Recently I attended the annual Transgender Day of Remembrance service. In recent years we remembered about 200 who had been killed in each of the previous years. This year there were 283 who were murdered; in the United States there were 25, up from fewer than five in each of the previous years. Equally heartbreaking was over 1,000 who committed suicide.
There are about one million transgender people in our country. Only 17 states offer legal protection. Montana is not one of those states, though a few cities have passed ordinances — not Billings. They are more likely to be bullied, to lose jobs and be denied housing where there are no legal protections.

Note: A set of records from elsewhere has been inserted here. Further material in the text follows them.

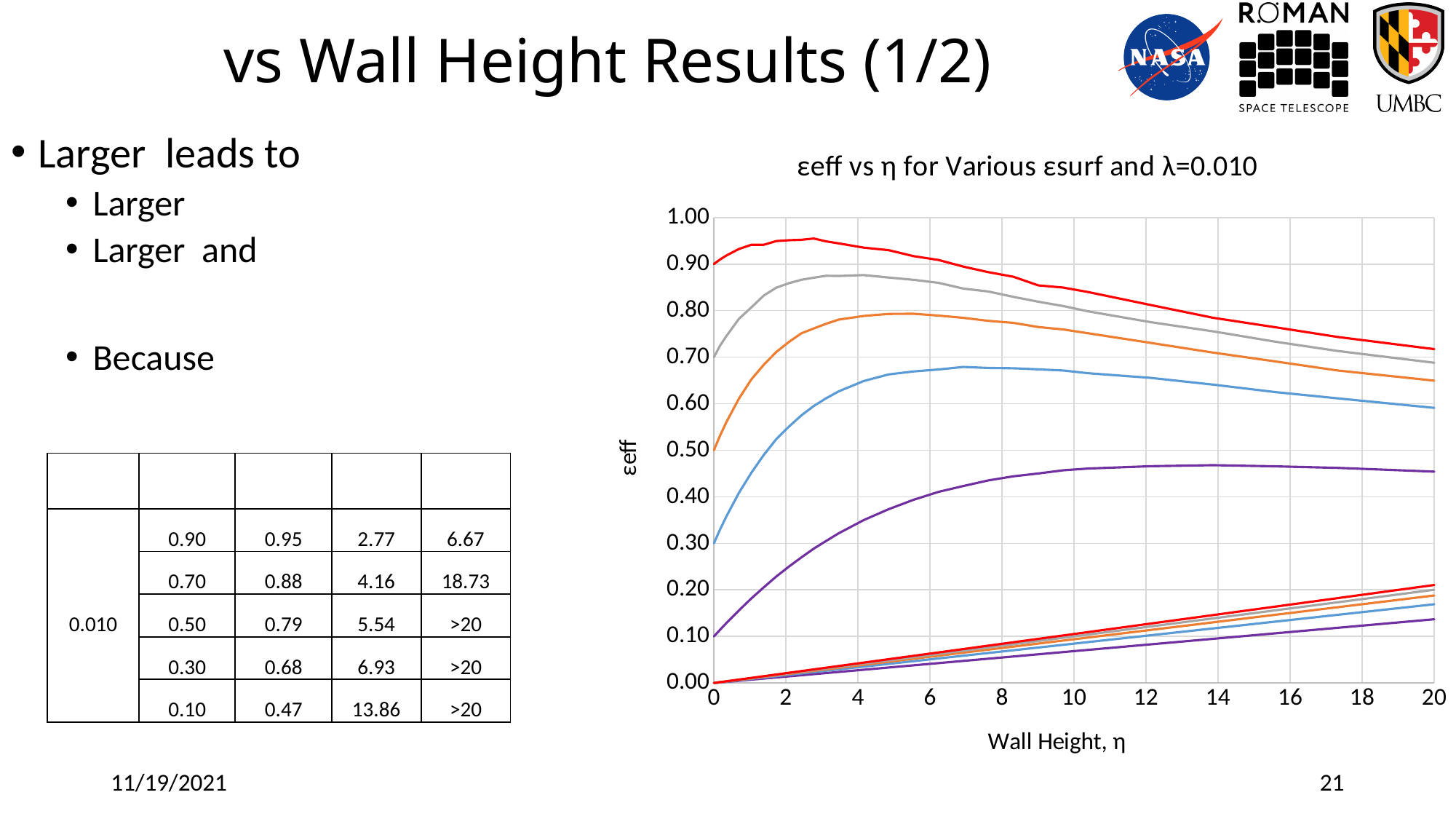
Which colour curve reaches the highest εeff value on the chart? red What is the label of the x axis of the chart? Wall Height, η Do the lines in the lower group of the chart rise or fall as wall height increases from 0 to 20? rise Is the value of the blue upper curve at wall height 20 greater or less than 0.70? less What is the largest wall height value shown on the x axis of the chart? 20 What is the title of the chart? εeff vs η for Various εsurf and λ=0.010 Is the peak value of the purple upper curve greater or less than 0.50? less Does the red curve rise or fall as wall height increases from 10 to 20? fall What kind of chart is shown on the slide? line chart What is the highest value shown on the y axis of the chart? 1.00 Is the peak value of the red curve greater or less than 0.90? greater At wall height 20, is the red upper curve or the purple upper curve higher? red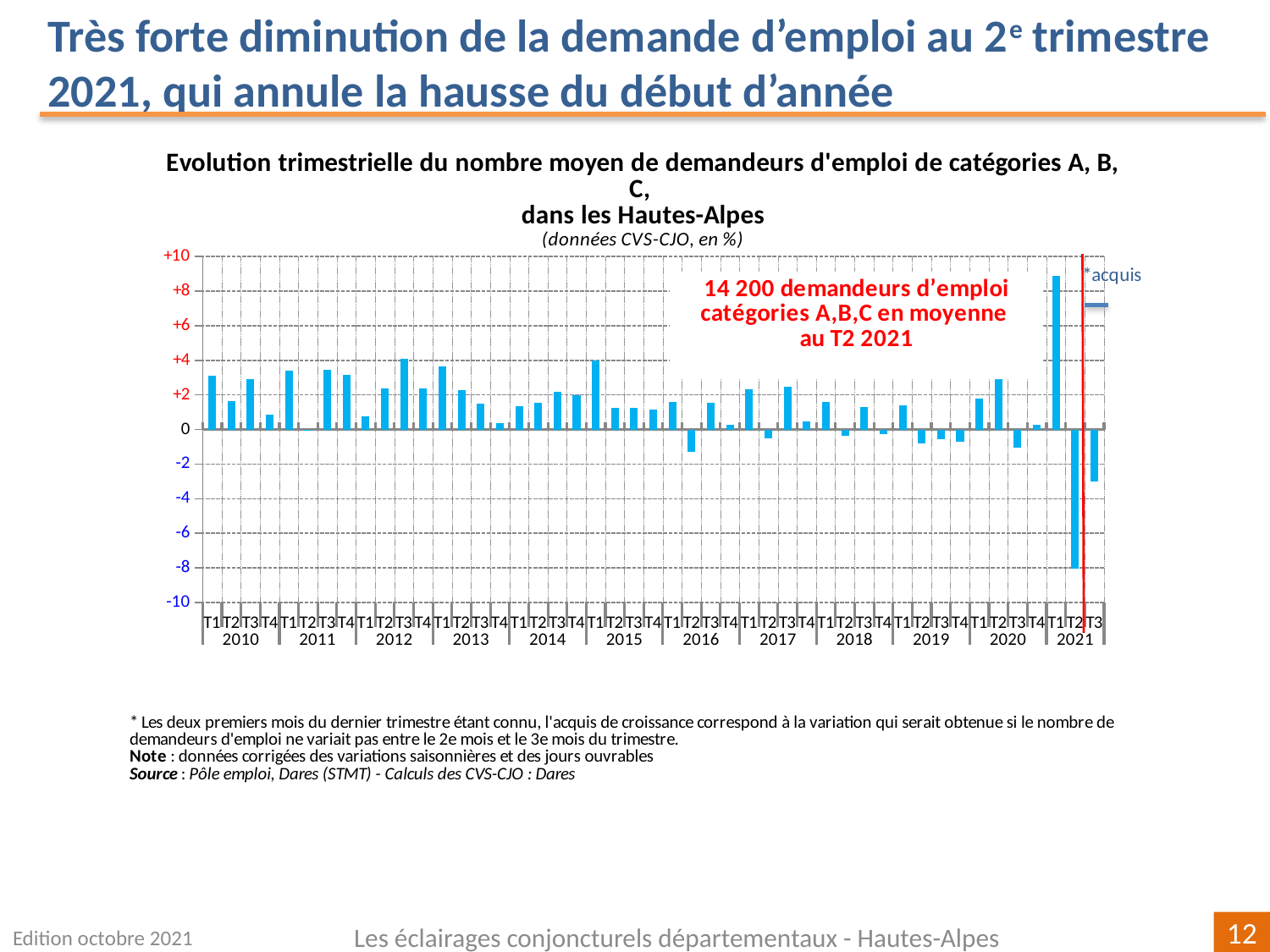
According to the annotation on the chart, how many demandeurs d'emploi catégories A,B,C were there on average in T2 2021? 14 200 Is the value for T2 2021 greater or less than -6? less Is the value for T3 2021 greater or less than -2? less Which quarter has the highest value in the chart? T1 2021 Is the value for T1 2010 greater or less than +2? greater Which quarter has the lowest value in the chart? T2 2021 Does the value rise or fall from T1 2021 to T2 2021? fall What kind of chart is shown on the slide? bar chart How many years are labelled on the x axis of the chart? 12 Which is larger, the value for T1 2021 or the value for T1 2010? T1 2021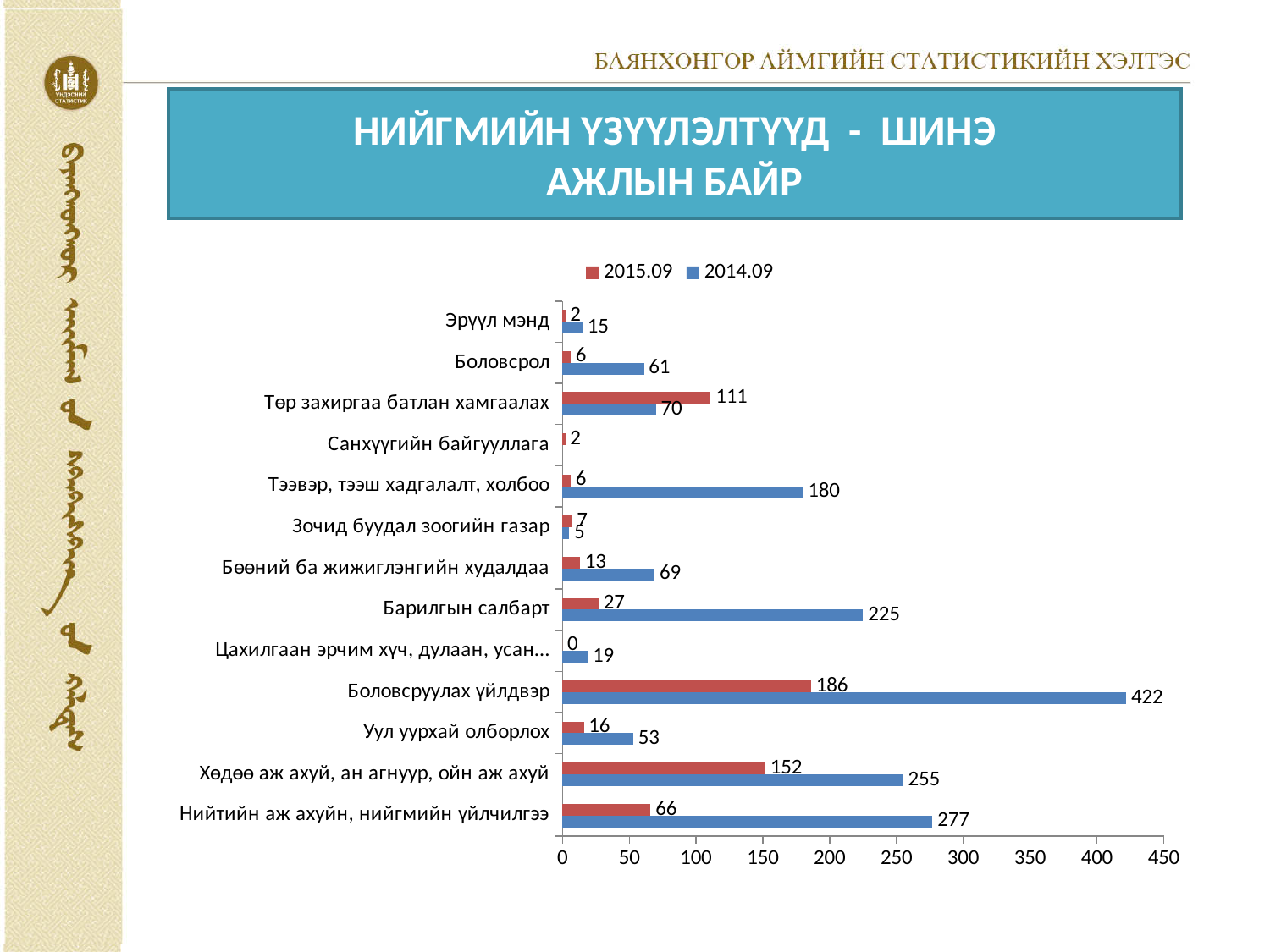
What is the 2014.09 value for Боловсруулах үйлдвэр? 422 Which category has the lowest 2015.09 value? Цахилгаан эрчим хүч, дулаан, усан... What is the 2014.09 value for Тээвэр, тээш хадгалалт, холбоо? 180 How many series does the legend list? 2 Which colour represents the 2015.09 series? Red For Төр захиргаа батлан хамгаалах, which series has the larger value, 2015.09 or 2014.09? 2015.09 What is the difference between the 2014.09 and 2015.09 values for Барилгын салбарт? 198 How many categories are shown on the chart? 13 What is the 2015.09 value for Хөдөө аж ахуй, ан агнуур, ойн аж ахуй? 152 What kind of chart is shown on the slide? Bar chart Which category has the highest 2014.09 value? Боловсруулах үйлдвэр Is the 2014.09 value for Нийтийн аж ахуйн, нийгмийн үйлчилгээ greater or less than 250? greater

Since Caitlyn Jenner made the headlines, more people have come to understand what it means to be transgender and to learn of the problems they face. Yet, transgender youth and adults tell how hard it is to get medical attention, to feel comfortable in places of worship, to feel safe at school or on the job.
As a community we are responsible for each other. Our Montana Constitution guarantees the dignity of the individual is inviolable. Equal protection shall not be denied. We need to learn as much as possible about those who are different if we would live together in dignity and peace.
Medical people take a Hippocratic Oath to treat all people. Does that not mean that they should learn all they can so their patients will be treated with dignity and compassion? Clergy have taken vows of service to God who only requires love for all. Should we not educate ourselves so as to better teach our congregations?